» **Apply what you read**:
1) Answer these questions using the XSDS troubleshooting page:
(a) At what URL can the complete documentation index be fetched?
(b) Which three kinds of XSDS storage does the page cover?
(c) What can cause a volume to be stuck in 'creating' status?
2) Reproduce the passage of the XSDS troubleshooting page that begins with the words containing "# Troubleshooting" and ends with "this through [XDeploy](/deployment).".
---------- Document section
> ## Documentation Index
> Fetch the complete documentation index at: https://docs.xloud.tech/llms.txt
> Use this file to discover all available pages before exploring further.

# Troubleshooting

> Diagnose and resolve common XSDS user-facing issues — stuck volumes, snapshot failures, object storage performance, and access errors.

## Overview

This page covers common issues encountered when using XSDS block, object, and shared
file storage — including diagnosis steps and resolutions for each scenario.

<Note>
  **Prerequisites**

  * Access to the Xloud Dashboard and CLI (`openstack` CLI authenticated)
  * For advanced diagnostics, contact your storage administrator. Your administrator can configure this through [XDeploy](/deployment).
</Note>

***

## Common Issues

<AccordionGroup>
  <Accordion title="Volume stuck in 'creating' status" icon="clock">
    **Cause**: The storage scheduler could not place the volume on a suitable backend,
    or the backend is temporarily unavailable.
--------------------
---------- Extracted data
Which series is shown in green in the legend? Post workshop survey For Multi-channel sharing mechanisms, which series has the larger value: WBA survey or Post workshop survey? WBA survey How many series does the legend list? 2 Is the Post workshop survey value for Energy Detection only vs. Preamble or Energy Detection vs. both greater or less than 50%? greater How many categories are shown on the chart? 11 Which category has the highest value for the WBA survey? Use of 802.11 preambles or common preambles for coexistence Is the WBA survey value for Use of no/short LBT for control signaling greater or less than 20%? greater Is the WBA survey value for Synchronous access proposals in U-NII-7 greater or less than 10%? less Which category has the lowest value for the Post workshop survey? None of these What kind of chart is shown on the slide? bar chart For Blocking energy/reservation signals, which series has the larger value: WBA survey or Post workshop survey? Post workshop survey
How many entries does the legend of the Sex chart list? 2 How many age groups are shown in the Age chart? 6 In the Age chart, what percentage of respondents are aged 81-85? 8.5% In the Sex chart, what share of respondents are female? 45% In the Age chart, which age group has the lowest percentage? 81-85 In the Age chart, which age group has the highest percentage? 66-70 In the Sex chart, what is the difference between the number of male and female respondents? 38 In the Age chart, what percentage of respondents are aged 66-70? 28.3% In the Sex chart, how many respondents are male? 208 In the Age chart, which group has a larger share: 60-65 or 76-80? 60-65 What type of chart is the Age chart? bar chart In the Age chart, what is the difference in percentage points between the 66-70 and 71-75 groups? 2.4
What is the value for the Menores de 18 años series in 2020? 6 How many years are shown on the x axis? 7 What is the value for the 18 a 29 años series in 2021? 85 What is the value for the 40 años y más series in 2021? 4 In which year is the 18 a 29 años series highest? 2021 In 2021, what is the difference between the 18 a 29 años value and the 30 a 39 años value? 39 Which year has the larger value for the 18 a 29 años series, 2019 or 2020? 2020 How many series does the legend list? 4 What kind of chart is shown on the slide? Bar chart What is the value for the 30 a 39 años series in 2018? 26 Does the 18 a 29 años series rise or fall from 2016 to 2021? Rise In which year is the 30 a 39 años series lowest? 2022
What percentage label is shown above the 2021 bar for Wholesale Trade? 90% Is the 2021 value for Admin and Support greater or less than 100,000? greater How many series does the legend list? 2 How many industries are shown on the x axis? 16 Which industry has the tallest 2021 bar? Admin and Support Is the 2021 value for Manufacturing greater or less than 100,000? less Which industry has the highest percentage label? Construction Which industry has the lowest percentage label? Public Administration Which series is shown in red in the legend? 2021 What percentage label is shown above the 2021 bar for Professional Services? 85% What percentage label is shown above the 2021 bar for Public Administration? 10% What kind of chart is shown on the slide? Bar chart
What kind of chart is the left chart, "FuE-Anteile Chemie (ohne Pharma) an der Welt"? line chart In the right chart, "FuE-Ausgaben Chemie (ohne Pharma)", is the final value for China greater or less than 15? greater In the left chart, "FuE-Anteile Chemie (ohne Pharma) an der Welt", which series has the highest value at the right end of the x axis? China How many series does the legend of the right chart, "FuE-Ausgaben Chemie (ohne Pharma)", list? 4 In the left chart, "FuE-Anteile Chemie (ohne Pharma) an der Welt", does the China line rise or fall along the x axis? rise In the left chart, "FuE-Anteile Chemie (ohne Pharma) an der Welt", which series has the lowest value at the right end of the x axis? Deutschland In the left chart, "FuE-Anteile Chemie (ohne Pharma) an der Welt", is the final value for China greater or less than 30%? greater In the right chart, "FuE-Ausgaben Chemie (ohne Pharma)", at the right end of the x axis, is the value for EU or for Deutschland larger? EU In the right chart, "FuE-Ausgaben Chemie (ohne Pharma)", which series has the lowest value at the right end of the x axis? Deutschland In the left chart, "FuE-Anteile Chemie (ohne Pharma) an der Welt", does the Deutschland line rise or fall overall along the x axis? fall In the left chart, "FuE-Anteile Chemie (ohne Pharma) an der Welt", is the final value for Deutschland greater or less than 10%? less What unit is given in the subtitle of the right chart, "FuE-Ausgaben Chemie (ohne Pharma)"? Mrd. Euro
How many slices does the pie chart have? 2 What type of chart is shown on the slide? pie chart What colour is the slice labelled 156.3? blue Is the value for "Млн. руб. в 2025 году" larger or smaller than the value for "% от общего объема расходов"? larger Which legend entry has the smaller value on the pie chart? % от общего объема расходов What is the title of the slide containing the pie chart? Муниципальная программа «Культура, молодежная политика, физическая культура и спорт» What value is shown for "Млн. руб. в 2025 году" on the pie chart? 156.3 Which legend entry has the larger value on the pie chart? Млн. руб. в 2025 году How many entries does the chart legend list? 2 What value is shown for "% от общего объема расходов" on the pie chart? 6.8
--------------------
» **Solutions in order**:
1)
(a) https://docs.xloud.tech/llms.txt
(b) Block, object, and shared file storage.
(c) Either the storage scheduler could not place the volume on a suitable backend, or the backend is temporarily unavailable.

2)
# Troubleshooting

> Diagnose and resolve common XSDS user-facing issues — stuck volumes, snapshot failures, object storage performance, and access errors.

## Overview

This page covers common issues encountered when using XSDS block, object, and shared
file storage — including diagnosis steps and resolutions for each scenario.

<Note>
  **Prerequisites**

  * Access to the Xloud Dashboard and CLI (`openstack` CLI authenticated)
  * For advanced diagnostics, contact your storage administrator. Your administrator can configure this through [XDeploy](/deployment).